Le 16 février 2009, à Stamford (Connecticut), un drame rarissime a mené à un parcours de reconstruction médicale hors norme. (Stamford Advocate)
Le 16 février 2009, les services d’urgence de Stamford, au Connecticut, reçoivent un appel complètement surréaliste. Au bout du fil, Sandra Herold panique : sa proche Charla Nash serait en train d’être attaquée par Travis, le chimpanzé qu’elle gardait à la maison.
Dans l’urgence, elle supplie qu’on envoie la police tout de suite — et surtout, qu’ils arrivent armés. Sur l’enregistrement, on comprend vite que la situation est hors de contrôle.
Quand les secours arrivent, Charla Nash est grièvement blessée.
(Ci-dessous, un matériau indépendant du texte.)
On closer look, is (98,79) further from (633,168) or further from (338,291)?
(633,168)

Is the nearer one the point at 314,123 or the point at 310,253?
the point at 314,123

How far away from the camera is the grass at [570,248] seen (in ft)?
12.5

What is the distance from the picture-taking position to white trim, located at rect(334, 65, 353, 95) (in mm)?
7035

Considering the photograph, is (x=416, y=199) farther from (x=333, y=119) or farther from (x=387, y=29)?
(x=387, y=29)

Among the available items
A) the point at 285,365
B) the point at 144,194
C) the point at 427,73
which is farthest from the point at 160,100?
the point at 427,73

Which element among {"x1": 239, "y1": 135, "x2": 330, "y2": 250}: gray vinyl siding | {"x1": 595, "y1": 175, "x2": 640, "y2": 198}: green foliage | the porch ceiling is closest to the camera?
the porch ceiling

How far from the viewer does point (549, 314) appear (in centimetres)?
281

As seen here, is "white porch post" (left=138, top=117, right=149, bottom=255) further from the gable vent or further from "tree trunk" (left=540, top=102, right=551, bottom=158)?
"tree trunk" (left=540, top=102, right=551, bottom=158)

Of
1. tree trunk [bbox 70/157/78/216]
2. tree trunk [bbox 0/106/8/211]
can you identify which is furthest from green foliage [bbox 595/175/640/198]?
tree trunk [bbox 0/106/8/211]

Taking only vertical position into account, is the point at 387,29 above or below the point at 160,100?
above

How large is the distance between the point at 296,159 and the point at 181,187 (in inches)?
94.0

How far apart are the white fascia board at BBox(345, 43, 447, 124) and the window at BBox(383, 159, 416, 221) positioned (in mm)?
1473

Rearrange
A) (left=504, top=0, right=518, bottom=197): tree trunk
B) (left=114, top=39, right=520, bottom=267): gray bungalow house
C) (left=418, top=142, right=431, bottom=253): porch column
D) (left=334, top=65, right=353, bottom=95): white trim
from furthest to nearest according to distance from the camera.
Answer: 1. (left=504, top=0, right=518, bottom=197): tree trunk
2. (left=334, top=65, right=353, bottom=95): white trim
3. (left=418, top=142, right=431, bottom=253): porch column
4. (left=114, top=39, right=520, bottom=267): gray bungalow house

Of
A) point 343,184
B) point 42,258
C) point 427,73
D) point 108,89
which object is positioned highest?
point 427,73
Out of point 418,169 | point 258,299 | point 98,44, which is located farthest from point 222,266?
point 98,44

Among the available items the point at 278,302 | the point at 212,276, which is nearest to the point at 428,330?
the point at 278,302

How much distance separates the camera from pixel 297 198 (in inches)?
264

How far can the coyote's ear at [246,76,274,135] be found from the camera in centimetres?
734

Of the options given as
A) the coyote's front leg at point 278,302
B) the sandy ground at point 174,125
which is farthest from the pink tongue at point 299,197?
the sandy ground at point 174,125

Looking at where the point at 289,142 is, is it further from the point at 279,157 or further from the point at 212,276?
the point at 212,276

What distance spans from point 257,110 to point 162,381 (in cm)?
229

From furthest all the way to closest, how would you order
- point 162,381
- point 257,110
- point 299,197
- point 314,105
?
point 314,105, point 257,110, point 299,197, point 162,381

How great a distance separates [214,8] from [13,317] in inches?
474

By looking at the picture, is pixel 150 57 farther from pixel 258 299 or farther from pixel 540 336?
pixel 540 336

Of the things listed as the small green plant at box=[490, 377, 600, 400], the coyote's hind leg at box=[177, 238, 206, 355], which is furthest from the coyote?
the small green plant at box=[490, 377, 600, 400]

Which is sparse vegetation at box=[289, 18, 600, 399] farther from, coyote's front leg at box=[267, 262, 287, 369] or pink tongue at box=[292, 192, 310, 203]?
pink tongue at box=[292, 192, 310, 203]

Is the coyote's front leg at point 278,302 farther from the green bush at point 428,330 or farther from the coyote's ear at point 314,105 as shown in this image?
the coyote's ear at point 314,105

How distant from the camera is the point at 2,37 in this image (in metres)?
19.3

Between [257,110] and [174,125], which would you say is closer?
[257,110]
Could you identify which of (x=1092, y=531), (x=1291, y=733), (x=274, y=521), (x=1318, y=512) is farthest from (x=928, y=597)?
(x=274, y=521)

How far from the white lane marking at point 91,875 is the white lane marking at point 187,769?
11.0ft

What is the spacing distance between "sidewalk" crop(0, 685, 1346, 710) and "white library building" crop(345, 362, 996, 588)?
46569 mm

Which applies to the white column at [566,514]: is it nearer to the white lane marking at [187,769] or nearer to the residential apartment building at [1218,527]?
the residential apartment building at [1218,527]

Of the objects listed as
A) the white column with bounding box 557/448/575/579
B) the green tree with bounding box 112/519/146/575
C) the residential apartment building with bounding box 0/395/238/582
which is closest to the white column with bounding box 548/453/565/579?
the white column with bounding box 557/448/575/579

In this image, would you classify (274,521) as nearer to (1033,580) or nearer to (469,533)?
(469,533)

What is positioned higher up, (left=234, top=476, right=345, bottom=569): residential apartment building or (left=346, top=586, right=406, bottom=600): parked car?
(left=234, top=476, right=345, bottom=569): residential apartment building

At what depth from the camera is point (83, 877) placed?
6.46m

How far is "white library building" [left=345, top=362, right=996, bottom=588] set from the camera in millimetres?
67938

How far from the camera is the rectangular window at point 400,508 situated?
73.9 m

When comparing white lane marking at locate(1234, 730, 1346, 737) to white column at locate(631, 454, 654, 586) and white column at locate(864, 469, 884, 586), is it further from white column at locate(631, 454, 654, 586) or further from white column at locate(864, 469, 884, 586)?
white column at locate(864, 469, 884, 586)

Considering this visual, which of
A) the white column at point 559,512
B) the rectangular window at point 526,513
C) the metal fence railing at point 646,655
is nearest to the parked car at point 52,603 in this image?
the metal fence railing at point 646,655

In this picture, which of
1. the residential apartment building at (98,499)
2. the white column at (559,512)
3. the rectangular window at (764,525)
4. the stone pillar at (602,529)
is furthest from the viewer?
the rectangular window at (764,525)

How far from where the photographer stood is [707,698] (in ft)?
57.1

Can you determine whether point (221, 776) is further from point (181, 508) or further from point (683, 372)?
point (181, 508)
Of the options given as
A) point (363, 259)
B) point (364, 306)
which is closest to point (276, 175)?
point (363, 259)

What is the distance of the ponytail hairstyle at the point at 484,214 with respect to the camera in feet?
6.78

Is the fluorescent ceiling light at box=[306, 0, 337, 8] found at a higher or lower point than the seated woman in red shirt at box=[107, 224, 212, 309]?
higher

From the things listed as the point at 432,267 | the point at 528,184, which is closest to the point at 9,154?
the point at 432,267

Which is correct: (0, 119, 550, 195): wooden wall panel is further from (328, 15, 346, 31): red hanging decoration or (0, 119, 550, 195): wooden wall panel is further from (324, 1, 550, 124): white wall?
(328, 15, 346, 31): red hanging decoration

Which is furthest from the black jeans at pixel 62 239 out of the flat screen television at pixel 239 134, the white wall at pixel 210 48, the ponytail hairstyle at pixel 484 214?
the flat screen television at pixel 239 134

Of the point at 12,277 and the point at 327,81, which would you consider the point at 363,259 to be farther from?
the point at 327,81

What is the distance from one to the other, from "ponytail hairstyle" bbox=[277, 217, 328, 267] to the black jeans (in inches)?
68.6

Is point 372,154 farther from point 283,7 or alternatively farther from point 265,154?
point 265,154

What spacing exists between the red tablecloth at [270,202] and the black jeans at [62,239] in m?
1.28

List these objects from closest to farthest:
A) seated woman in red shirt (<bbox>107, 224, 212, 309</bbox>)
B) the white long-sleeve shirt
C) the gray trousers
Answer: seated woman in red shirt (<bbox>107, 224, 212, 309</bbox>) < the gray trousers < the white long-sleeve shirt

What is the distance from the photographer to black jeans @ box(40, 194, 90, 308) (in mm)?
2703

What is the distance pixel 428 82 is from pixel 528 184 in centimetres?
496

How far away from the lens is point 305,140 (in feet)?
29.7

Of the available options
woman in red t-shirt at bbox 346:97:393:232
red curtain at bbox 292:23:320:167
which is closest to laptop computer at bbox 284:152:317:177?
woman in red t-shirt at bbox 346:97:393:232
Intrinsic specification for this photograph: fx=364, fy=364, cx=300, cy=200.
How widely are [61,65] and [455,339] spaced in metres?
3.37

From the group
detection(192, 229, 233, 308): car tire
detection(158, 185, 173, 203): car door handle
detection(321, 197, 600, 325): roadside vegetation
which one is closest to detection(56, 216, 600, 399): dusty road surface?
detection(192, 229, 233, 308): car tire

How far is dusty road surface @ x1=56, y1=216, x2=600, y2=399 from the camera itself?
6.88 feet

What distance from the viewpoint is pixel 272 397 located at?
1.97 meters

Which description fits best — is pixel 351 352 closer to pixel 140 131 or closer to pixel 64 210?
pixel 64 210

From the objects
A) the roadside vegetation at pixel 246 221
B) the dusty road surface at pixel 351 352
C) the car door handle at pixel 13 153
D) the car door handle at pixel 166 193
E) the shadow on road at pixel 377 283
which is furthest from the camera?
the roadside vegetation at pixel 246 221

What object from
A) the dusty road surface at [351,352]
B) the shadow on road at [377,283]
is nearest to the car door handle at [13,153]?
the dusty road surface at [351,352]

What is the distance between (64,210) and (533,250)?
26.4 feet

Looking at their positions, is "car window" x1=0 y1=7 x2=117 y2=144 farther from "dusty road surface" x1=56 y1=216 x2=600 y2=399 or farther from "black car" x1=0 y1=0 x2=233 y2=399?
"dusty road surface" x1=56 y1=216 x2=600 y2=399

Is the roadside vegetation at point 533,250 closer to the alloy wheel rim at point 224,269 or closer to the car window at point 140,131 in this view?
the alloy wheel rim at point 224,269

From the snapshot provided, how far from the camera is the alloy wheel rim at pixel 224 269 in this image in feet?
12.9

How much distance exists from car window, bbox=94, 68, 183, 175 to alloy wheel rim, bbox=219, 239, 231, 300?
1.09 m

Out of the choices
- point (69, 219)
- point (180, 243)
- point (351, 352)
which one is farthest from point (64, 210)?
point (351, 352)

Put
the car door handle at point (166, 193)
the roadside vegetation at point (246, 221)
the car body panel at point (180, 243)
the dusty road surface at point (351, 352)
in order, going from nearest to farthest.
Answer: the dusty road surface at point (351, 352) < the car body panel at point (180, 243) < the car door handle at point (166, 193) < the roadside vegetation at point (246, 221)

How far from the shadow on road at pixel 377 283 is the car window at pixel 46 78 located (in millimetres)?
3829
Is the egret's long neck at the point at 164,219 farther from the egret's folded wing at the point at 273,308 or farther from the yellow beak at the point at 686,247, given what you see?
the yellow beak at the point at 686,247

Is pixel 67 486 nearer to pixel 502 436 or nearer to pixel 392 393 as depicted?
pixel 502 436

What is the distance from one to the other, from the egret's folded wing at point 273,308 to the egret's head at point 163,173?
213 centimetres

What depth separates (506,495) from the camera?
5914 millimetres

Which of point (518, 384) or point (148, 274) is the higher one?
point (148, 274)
La police finira par abattre Travis pour mettre fin à l’attaque. (Stamford Advocate)
Une vie à reconstruire

Charla Nash survit, mais sa vie bascule. Son parcours médical devient l’un des plus marquants de la décennie : des opérations à répétition, une réadaptation immense, et un quotidien qui ne sera plus jamais le même.
En 2011, elle subit une chirurgie exceptionnelle à l’hôpital Brigham and Women’s (Boston) : une greffe complète du visage. Une double greffe des mains est aussi tentée, mais les greffons ne “prennent” pas et doivent être retirés. (WBUR)
Même des années plus tard, le chemin reste fragile : en 2016, Charla Nash est notamment hospitalisée lors d’un épisode de rejet, dans le cadre d’un suivi médical lié à ses traitements anti-rejet. (TIME)

Pourquoi cette histoire marque encore autant?
Parce qu’au-delà du fait divers, c’est un récit de survie, de médecine de pointe et de résilience. Et surtout, un rappel brutal : même un animal “familier”, même connu, peut devenir imprévisible.